Though it may come as a surprise, there is no limitation to how frequently you can refinance your home. You can refinance as often and freely as you like so long as it financially makes sense to do so. Here are some things to consider before you move to refinance your mortgage.

1. What Are the Closing Costs?

Are you throwing good money after bad? If you recently paid fees on your last mortgage, you may lose out by refinancing again just a short time later. A big payment reduction or a lender credit refi-scenario, however, can help make things worthwhile.

2. Will There Be an Early Payoff Fee?

An early payoff (EPO) fee is not to be confused with a prepayment penalty. A prepayment penalty prohibits you from prepaying any of your principal without incurring a penalty before the specified timeframe is up. An early payoff fee is paid to the originating mortgage company on a loan that only lasts on the books for just a few short months. An early payoff fee can generally be charged if the loan is only up to six months old, but can be imposed in timeframes as short as three months. You may be able to work with the original lender, however, to avoid being charged as they can typically absorb any early payoff fee.

Mortgage Pro Tip: Mortgage companies know financial circumstances change as does a homeowner’s need to borrow money. If your financial circumstances have changed, it is your right as a homeowner to refinance your house.

3. Will You Need Impound Account Monies?

Impound accounts are set up by your lenders to pay off expenses like property taxes and homeowner’s insurance. For instance, if you are refinancing your home from Feb. 1 through April 10 or from Oct. 1 through Dec. 10, first installment property taxes will be included on your loan estimate at the closing table. Let’s say, for example, you bought your home in June. That same year interest rates dropped and you decide to refinance your house just few months later. Your closing is slated for Nov. 1. As a result, your escrow company is going to collect first installment property taxes even though they are not due until Dec. 10. Title/escrow companies are required to collect for the first installment and second installment of property taxes when refinancing in those calendar months. The previous loan transaction you may have completed earlier in the year may not have collected for a tax installment as it may not have been due at the time.

# [Aim of the task]
In the text on refinancing a mortgage, up to what age of a loan can an early payoff fee generally be charged? The listing has no role in this exercise.

# [Data]

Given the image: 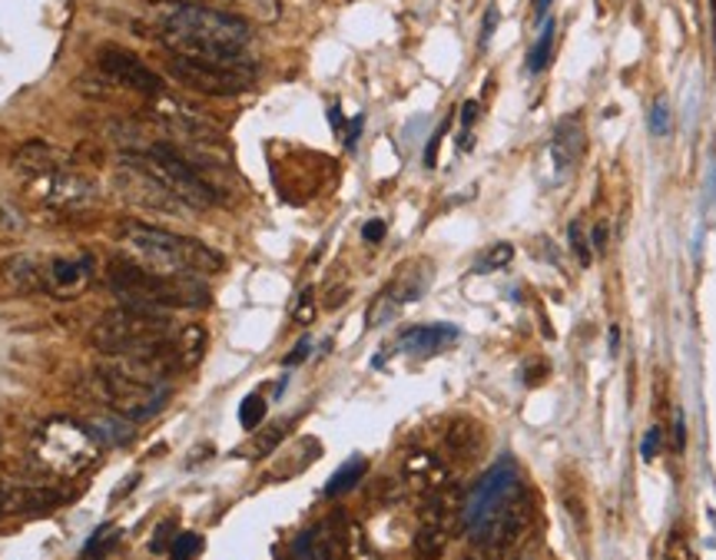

# [Output for this exercise]
Up to six months old.